Brian G Turner said:


> We're kind of missing the point by discussion of "the soul". The question is whether such a subject may experience pain or distress. Also, another reminder that we don't discuss issues of spirituality here, thank you.



It's a shame the article has nothing to say about how, if at all, they determined that the pigs were not conscious. Was it speculation or a PET scan that was compared to a live pig PET? Not much to consider without knowing more about the results.

Religion aside, the question of "what is death?" seems a little appropriate because of the very real possibility that a piece of donated gray matter could contain some important part of the donor's memory or personality that a living brain could access. Would such a hybrid brain reflect the consciousness of both people?

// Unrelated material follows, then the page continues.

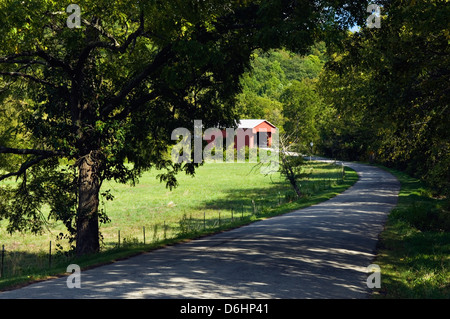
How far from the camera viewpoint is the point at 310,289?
9.98 meters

I've always wondered whether consciousness is a program running as software rather than built into the hardware, and whether cognition can ever go to zero and be restored. Interrupt it by going to zero brain activity and the pattern is lost, like turning on a computer without the boot disk. If the program of consciousness shuts down, then there is no real way to restart it by simple stimulation, and there will be no awareness.

In the case of cold water suspension, I imagine the brain doesn't ever shut down completely and a certain critical minimum of firing is maintained.

To bring this full circle, the reason I was asking these inappropriate questions about souls is to discuss whether a soul could be another way of describing that operating system actively running in RAM. (Or "ghost" in the parlance of Ghost in the Shell.)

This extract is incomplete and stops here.